* _Document section_:
===

NEW YORK DAILY NEWS
Friday, November 20, 2015, 11:05 AM
“Modern Family” actor Reid Ewing fell prey to the Hollywood habit of excessive plastic surgery, starting at 19, and now warns others off of unnecessary procedures.
Ewing, who plays Haley’s occasional boyfriend Dylan on the ABC sitcom, says he regrets all of the work he had done to his face.
In a heartfelt blog on the Huffington Post, Ewing, 27, writes that as a young, insecure actor he would sit in his apartment and take photos of himself from all different angles and recalls thinking: “No one is allowed to be this ugly. It’s unacceptable.”
He went to a plastic surgeon, explained he was an actor starting out, and the surgeon agreed he needed plastic surgery to make a go of it in the business.
“I genuinely believed if I had one procedure I would suddenly look like Brad Pitt,” Ewing wrote.
It didn’t turn out that way.
Instead the cheek implants were painful, took a long time to heal and once in a full face mask, for recovery, Ewing grabbed his dog and left Los Angeles for Joshua Tree to heal. Along the way, his looks scared a gas station attendant.

===

* _Information supplied_:
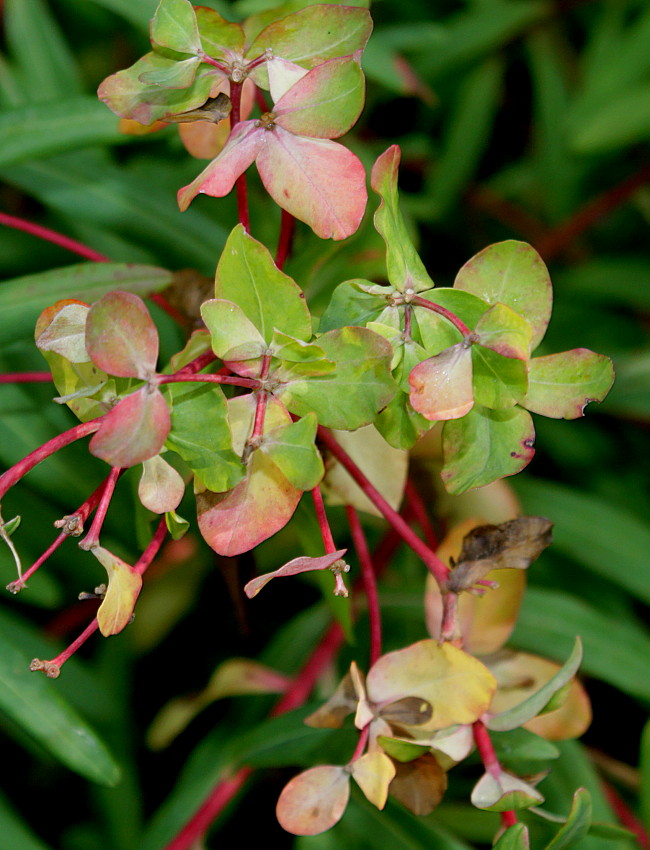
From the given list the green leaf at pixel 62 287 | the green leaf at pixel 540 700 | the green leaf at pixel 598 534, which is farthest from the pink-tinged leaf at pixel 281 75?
the green leaf at pixel 598 534

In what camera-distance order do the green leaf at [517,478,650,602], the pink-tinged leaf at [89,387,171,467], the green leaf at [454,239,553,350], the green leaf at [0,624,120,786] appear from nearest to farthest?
the pink-tinged leaf at [89,387,171,467] < the green leaf at [454,239,553,350] < the green leaf at [0,624,120,786] < the green leaf at [517,478,650,602]

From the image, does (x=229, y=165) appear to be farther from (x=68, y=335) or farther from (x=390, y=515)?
(x=390, y=515)

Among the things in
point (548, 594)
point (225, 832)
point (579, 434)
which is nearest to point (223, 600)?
point (225, 832)

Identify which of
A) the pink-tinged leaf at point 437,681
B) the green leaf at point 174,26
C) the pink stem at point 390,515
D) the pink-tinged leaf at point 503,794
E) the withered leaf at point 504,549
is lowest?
the pink-tinged leaf at point 503,794

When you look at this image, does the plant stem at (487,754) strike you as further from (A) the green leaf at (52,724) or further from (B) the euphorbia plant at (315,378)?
(A) the green leaf at (52,724)

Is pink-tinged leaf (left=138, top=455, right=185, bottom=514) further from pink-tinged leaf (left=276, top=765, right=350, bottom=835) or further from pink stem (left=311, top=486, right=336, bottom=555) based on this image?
pink-tinged leaf (left=276, top=765, right=350, bottom=835)

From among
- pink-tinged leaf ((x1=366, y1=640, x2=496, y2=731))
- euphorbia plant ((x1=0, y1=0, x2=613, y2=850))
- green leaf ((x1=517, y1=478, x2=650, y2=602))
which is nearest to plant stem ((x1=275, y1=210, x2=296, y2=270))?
euphorbia plant ((x1=0, y1=0, x2=613, y2=850))

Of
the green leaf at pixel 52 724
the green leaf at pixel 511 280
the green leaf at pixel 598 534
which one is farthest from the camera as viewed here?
the green leaf at pixel 598 534
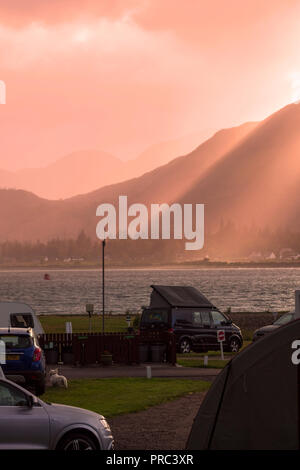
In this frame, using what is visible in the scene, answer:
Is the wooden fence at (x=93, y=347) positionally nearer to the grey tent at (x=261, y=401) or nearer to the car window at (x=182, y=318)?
the car window at (x=182, y=318)

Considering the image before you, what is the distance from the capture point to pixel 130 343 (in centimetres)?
3108

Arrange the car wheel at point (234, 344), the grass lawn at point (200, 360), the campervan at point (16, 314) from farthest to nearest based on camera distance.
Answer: the car wheel at point (234, 344)
the grass lawn at point (200, 360)
the campervan at point (16, 314)

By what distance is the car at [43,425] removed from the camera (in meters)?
11.2

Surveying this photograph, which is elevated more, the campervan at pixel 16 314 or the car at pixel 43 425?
the campervan at pixel 16 314

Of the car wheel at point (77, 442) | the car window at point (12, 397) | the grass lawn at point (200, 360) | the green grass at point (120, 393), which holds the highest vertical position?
the car window at point (12, 397)

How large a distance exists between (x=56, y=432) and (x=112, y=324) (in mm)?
52774

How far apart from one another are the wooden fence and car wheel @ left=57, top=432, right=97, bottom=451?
1888 cm

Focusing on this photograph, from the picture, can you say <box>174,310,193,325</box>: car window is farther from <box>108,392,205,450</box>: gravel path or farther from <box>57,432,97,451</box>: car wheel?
<box>57,432,97,451</box>: car wheel

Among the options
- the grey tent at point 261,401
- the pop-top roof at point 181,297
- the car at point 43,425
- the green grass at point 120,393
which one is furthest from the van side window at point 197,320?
the grey tent at point 261,401

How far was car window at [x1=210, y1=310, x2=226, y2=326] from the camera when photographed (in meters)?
37.1

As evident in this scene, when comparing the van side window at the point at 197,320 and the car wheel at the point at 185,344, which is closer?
the car wheel at the point at 185,344

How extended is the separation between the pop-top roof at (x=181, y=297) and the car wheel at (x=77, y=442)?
24760 mm
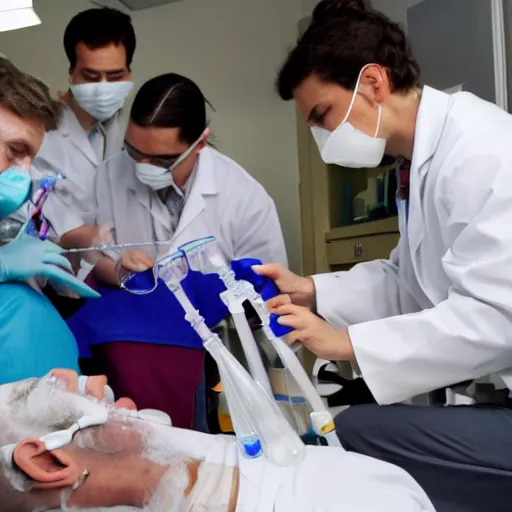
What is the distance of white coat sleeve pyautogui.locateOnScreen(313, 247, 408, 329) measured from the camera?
4.33ft

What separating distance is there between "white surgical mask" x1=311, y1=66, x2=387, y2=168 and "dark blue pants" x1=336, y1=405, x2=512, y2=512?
0.46 meters

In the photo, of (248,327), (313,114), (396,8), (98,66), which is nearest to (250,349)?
(248,327)

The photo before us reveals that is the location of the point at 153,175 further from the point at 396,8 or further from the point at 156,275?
the point at 396,8

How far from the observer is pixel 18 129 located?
1117 millimetres

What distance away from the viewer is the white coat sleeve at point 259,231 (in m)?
1.41

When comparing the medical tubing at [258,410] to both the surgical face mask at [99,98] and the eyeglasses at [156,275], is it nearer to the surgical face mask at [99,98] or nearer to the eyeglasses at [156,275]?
the eyeglasses at [156,275]

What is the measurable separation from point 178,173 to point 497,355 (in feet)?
2.41

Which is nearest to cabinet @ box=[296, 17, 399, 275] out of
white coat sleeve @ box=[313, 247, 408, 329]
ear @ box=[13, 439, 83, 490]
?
white coat sleeve @ box=[313, 247, 408, 329]

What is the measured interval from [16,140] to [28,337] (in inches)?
14.0

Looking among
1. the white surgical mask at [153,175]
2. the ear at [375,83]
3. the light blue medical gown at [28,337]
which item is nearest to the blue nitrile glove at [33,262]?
the light blue medical gown at [28,337]

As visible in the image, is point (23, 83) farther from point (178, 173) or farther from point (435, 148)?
point (435, 148)

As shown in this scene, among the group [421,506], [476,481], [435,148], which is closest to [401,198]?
[435,148]

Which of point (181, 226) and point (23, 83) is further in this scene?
point (181, 226)

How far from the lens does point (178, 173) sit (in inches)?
53.7
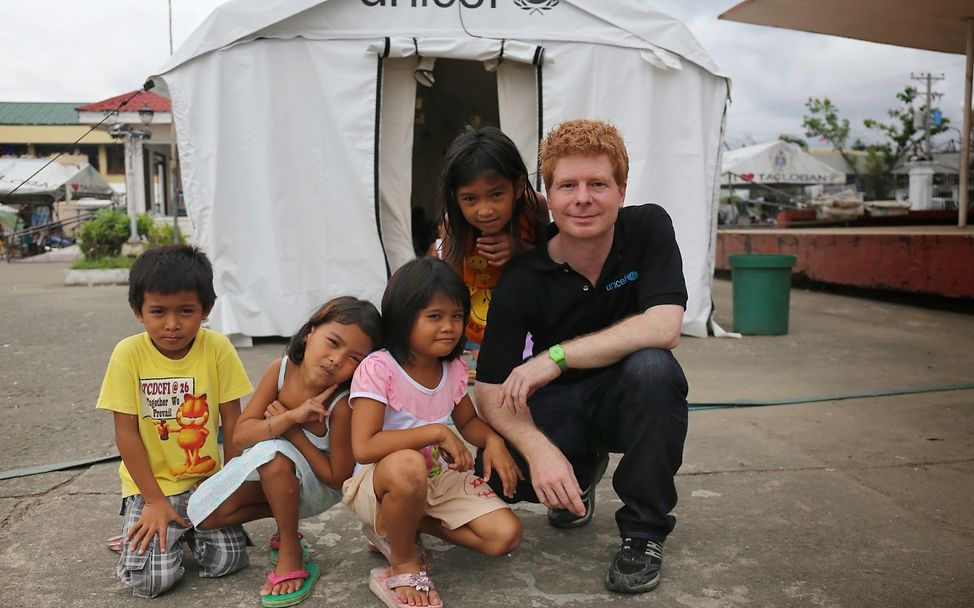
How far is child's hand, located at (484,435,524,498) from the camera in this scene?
7.03 feet

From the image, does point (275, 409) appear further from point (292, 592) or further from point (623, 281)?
point (623, 281)

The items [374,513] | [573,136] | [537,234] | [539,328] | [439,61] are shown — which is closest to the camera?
[374,513]

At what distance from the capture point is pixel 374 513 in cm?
204

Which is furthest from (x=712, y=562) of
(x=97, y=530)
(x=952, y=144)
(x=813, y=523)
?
(x=952, y=144)

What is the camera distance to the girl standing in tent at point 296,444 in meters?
2.06

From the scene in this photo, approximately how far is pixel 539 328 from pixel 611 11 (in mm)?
4444

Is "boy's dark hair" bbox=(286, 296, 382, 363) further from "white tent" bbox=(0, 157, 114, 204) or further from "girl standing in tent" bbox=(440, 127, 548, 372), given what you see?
"white tent" bbox=(0, 157, 114, 204)

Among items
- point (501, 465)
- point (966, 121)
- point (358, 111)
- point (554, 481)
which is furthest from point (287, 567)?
point (966, 121)

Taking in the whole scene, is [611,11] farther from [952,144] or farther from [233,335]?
[952,144]

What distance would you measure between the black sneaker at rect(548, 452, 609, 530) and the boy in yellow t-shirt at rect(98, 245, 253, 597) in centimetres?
96

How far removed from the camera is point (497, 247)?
2539 millimetres

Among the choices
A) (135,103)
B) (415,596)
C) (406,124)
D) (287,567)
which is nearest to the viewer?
(415,596)

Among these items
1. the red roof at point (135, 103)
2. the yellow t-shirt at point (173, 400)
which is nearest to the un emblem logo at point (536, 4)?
the yellow t-shirt at point (173, 400)

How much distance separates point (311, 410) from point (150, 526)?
519 mm
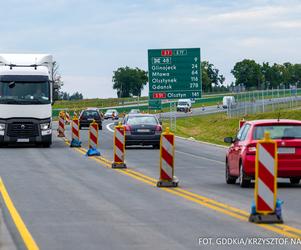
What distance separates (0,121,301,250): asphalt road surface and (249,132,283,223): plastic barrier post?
223 millimetres

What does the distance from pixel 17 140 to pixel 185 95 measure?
25937 millimetres

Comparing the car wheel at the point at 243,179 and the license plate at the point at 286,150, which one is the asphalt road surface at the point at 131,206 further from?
the license plate at the point at 286,150

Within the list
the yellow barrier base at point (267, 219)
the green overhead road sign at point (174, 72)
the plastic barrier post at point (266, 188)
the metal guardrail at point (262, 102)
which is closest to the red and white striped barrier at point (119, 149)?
the plastic barrier post at point (266, 188)

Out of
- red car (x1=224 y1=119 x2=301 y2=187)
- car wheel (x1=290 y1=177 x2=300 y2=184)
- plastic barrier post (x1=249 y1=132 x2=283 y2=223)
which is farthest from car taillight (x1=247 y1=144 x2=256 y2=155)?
plastic barrier post (x1=249 y1=132 x2=283 y2=223)

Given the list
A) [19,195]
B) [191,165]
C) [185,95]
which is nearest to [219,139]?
[185,95]

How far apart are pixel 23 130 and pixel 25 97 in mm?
1570

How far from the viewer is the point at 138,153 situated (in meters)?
36.8

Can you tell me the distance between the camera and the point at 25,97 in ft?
127

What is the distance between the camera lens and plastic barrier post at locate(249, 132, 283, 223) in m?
13.7

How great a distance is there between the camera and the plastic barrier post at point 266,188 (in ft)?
44.9

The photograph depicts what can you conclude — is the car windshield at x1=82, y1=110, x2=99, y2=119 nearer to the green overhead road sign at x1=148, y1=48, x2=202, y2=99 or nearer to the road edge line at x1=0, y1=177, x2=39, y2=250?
the green overhead road sign at x1=148, y1=48, x2=202, y2=99

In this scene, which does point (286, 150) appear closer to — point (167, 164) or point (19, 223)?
point (167, 164)

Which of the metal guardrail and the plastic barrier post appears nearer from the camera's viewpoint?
the plastic barrier post

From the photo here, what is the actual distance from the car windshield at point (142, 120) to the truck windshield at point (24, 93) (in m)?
3.71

===

* _Your tasks_:
(A) According to the article about Reid Ewing, at what age did he start having plastic surgery?
(B) From the article about Reid Ewing, extract the passage that begins at the words "NEW YORK DAILY" and stops after the words "out that way.".

* _Results for each task_:
(A) At 19.

(B)
NEW YORK DAILY NEWS
Friday, November 20, 2015, 11:05 AM
“Modern Family” actor Reid Ewing fell prey to the Hollywood habit of excessive plastic surgery, starting at 19, and now warns others off of unnecessary procedures.
Ewing, who plays Haley’s occasional boyfriend Dylan on the ABC sitcom, says he regrets all of the work he had done to his face.
In a heartfelt blog on the Huffington Post, Ewing, 27, writes that as a young, insecure actor he would sit in his apartment and take photos of himself from all different angles and recalls thinking: “No one is allowed to be this ugly. It’s unacceptable.”
He went to a plastic surgeon, explained he was an actor starting out, and the surgeon agreed he needed plastic surgery to make a go of it in the business.
“I genuinely believed if I had one procedure I would suddenly look like Brad Pitt,” Ewing wrote.
It didn’t turn out that way.